Tutorial: Repositories and version control

Tutorial: Repositories and version control#

This lab introduces the concept of version control and goes through the process of setting up a GitHub repository and tracking changes with git.

Goals:#

Set up git and GitHub
Learn how to use git for version control

Why version control?#

Keeping with the “document everything you do” mentality, it’s useful to have a plan for managing changes to your analysis and modelling projects early on. Imagine the following common situation: you have a working analysis script, but you decide to do additional analyses requested by your colleague (or advisor, or reviewer). You make the required changes, and while your new analysis works fine, suddenly you find that you can’t replicate your previous results - they give you an error, or your results look different than before.

This type of thing happens surprisingly often. One way to deal with that is to always backup and then copy your script, and make changes to the copy. While this may work for simple cases, it becomes unwieldy quickly and you can end up with 10 versions of your analyses. At this point you are in a similarly confusing situation, because you have to figure out which file is the right one. If you work with other people on the same analyses, this becomes even more problematic.

What are git and GitHub?#

This is where version control with git comes in handy! Git is a system that allows you to track the changes you or others make to your files, log the purpose of those changes, and go back and forth between different versions.

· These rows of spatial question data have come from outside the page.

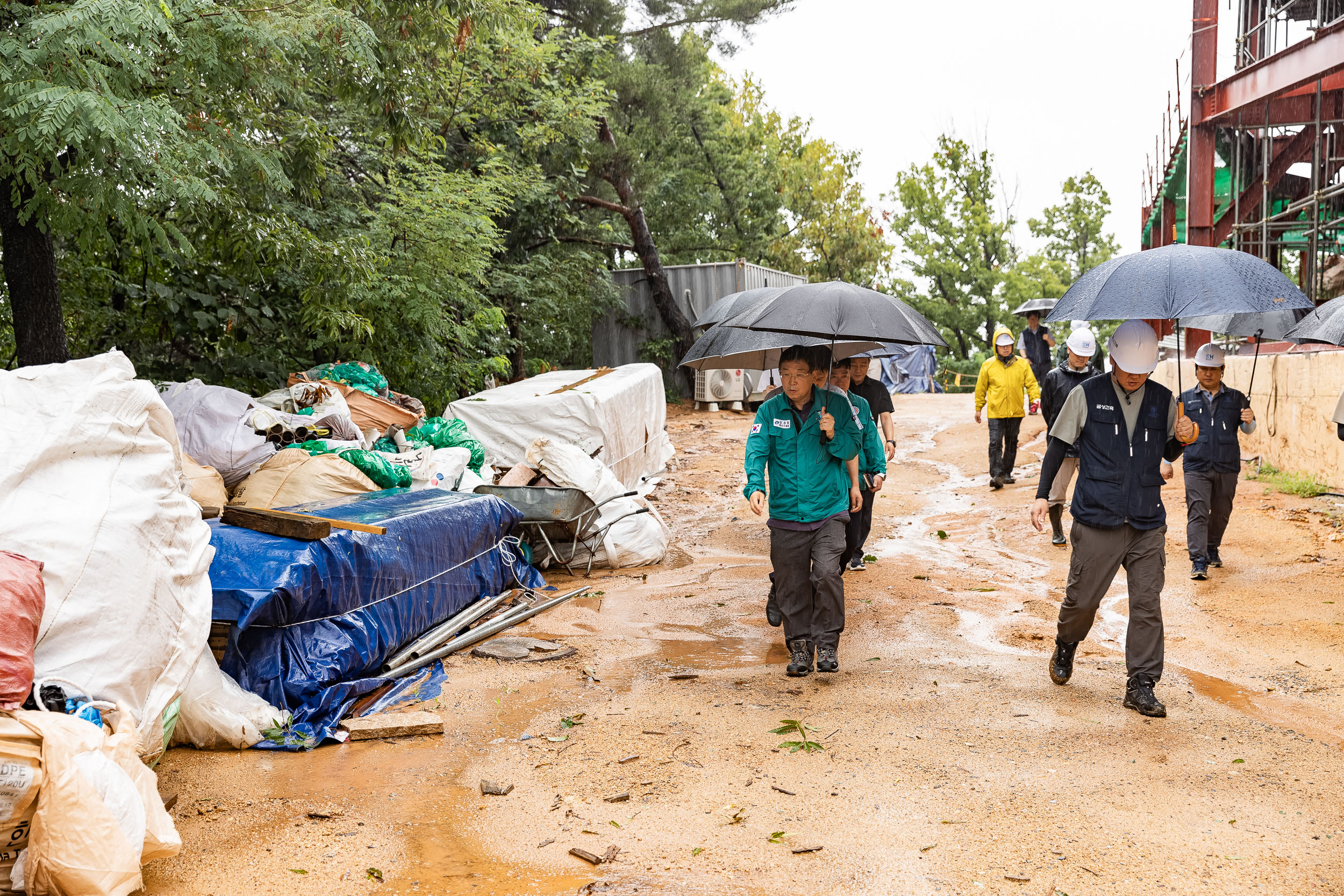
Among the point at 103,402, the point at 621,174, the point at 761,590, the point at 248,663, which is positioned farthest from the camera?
the point at 621,174

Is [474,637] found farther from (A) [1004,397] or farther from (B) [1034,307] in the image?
(B) [1034,307]

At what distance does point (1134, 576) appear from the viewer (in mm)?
4793

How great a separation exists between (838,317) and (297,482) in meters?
3.78

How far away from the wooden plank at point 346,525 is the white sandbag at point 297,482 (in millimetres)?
1224

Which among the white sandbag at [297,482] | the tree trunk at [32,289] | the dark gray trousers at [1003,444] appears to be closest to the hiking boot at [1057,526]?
the dark gray trousers at [1003,444]

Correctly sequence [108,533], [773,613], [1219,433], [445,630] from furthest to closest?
[1219,433], [773,613], [445,630], [108,533]

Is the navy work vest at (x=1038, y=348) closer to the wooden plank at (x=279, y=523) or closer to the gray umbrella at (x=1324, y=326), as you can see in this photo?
the gray umbrella at (x=1324, y=326)

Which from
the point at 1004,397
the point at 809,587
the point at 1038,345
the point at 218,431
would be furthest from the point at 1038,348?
the point at 218,431

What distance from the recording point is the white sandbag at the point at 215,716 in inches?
167

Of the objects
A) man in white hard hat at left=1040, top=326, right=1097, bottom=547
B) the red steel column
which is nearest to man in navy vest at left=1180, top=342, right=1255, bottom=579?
man in white hard hat at left=1040, top=326, right=1097, bottom=547

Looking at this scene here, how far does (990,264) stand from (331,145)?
113 ft

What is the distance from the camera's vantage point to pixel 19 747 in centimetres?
279

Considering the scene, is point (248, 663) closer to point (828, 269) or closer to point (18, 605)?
point (18, 605)

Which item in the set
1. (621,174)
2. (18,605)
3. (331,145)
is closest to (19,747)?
(18,605)
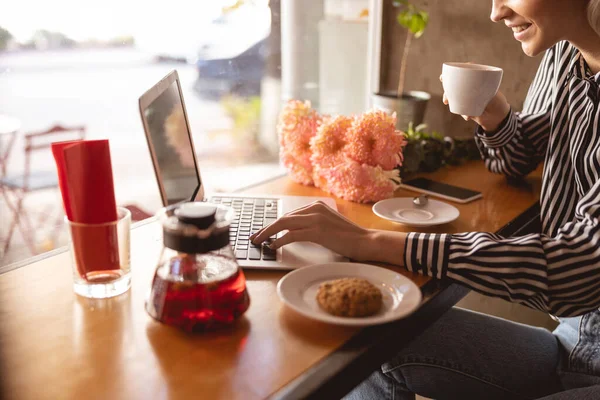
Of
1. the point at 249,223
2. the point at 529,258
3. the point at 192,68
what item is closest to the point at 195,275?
the point at 249,223

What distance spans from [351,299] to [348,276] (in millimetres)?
138

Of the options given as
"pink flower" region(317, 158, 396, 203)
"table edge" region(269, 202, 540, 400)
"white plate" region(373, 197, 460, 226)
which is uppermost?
"pink flower" region(317, 158, 396, 203)

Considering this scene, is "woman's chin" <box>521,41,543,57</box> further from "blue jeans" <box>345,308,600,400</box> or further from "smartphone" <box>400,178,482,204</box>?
"blue jeans" <box>345,308,600,400</box>

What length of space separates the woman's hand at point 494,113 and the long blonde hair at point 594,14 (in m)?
0.35

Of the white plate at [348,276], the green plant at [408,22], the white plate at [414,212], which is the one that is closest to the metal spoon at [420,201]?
the white plate at [414,212]

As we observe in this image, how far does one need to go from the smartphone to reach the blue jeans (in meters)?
0.35

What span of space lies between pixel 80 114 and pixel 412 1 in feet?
4.20

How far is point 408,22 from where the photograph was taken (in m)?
2.04

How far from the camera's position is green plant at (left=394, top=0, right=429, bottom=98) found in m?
2.04

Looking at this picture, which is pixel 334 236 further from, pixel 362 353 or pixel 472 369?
pixel 472 369

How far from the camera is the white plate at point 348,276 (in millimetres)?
875

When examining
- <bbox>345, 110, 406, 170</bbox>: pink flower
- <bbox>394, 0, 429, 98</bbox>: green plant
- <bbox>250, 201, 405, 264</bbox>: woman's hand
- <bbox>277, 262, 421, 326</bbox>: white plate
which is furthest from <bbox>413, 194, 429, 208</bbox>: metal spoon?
<bbox>394, 0, 429, 98</bbox>: green plant

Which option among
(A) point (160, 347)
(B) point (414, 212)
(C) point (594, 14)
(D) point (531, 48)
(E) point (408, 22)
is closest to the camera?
(A) point (160, 347)

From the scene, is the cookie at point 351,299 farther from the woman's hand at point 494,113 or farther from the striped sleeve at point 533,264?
the woman's hand at point 494,113
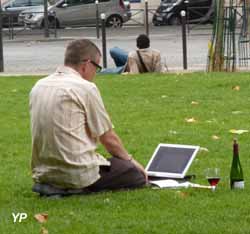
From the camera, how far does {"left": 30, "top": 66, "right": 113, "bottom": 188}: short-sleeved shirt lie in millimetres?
7238

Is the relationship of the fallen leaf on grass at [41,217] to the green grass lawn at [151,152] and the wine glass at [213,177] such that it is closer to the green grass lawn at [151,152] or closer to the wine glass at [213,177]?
the green grass lawn at [151,152]

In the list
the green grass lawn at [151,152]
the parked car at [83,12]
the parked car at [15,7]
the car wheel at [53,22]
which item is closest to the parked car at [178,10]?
the parked car at [83,12]

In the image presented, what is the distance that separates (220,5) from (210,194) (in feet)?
33.8

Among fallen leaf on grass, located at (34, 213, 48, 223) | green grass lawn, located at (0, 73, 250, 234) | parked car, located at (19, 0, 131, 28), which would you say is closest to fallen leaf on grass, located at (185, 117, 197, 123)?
green grass lawn, located at (0, 73, 250, 234)

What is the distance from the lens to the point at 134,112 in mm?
12031

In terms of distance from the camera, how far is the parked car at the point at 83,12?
4062cm

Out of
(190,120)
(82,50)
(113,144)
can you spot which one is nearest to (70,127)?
(113,144)

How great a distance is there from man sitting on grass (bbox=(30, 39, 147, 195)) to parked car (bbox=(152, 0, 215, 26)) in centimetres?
3128

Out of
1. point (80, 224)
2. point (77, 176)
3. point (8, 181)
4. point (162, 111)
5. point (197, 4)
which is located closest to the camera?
point (80, 224)

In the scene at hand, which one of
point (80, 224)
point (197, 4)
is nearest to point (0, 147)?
point (80, 224)

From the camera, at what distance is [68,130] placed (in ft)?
23.7

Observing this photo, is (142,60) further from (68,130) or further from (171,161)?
(68,130)

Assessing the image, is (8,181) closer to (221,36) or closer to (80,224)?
(80,224)

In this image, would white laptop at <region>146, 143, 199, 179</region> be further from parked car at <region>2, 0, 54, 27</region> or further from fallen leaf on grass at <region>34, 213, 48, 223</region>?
parked car at <region>2, 0, 54, 27</region>
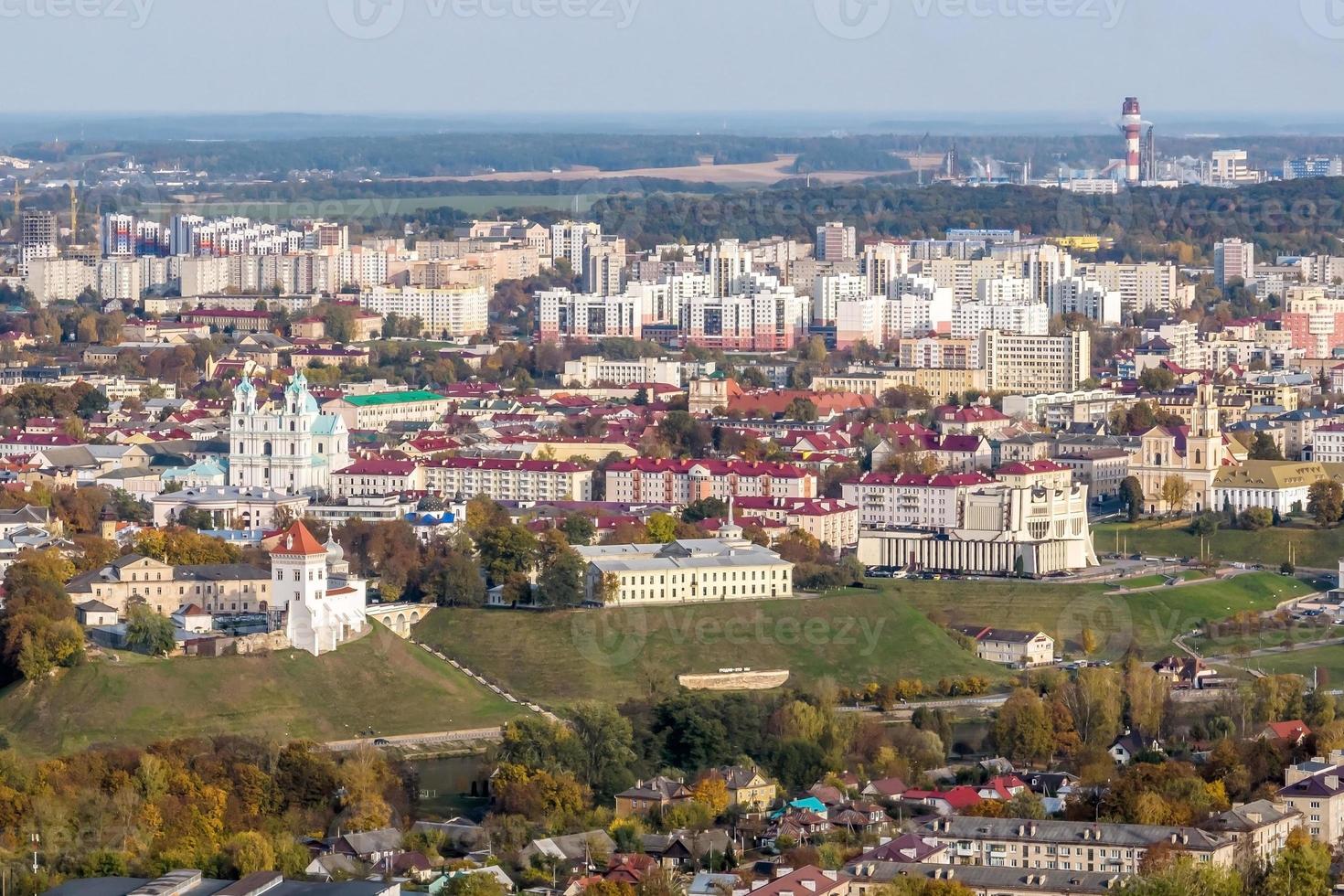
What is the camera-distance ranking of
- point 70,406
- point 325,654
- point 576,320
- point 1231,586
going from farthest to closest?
point 576,320, point 70,406, point 1231,586, point 325,654

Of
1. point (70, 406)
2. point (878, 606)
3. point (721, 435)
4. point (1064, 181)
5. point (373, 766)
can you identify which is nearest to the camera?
point (373, 766)

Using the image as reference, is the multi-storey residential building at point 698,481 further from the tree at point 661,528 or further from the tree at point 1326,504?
the tree at point 1326,504

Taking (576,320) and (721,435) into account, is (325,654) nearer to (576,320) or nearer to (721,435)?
(721,435)

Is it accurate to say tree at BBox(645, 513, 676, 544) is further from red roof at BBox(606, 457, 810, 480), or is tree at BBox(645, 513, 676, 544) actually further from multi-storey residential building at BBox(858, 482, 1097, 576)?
red roof at BBox(606, 457, 810, 480)

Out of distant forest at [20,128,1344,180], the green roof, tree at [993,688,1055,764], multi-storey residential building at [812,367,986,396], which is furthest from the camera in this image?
distant forest at [20,128,1344,180]

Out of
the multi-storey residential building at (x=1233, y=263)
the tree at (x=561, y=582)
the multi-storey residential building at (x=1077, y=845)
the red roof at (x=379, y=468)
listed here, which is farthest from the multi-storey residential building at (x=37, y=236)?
the multi-storey residential building at (x=1077, y=845)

The basic idea is that for each project that you manage, you establish what is called a repository for that project with git. That repository contains the files for your project, and using various commands you can instruct it to do certain things when you make changes to your files.

Git is a command-line tool, which you control by typing commands in a console/terminal. If you are not comfortable doing that, you can use a GUI (graphical user interface) application. One is provided when you install git, but a much better one comes with GitHub (see next paragraph), which has a familiar user-interface that allows you to just point-and-click to the most common options. There is also GitKraken which is independent of GitHub but a more comprehensive GUI. The command-line tool is more versatile, but if you prefer to use the app that is a-okay.

Now that we know what git is, what is GitHub? Well, git allows you to create repositories on your own computer. GitHub is a complementary service that allows you to host your repositories online via the github.com platform. That way you can share your work with collaborators, access it on different computers, and the changes you make are all synced to this central server.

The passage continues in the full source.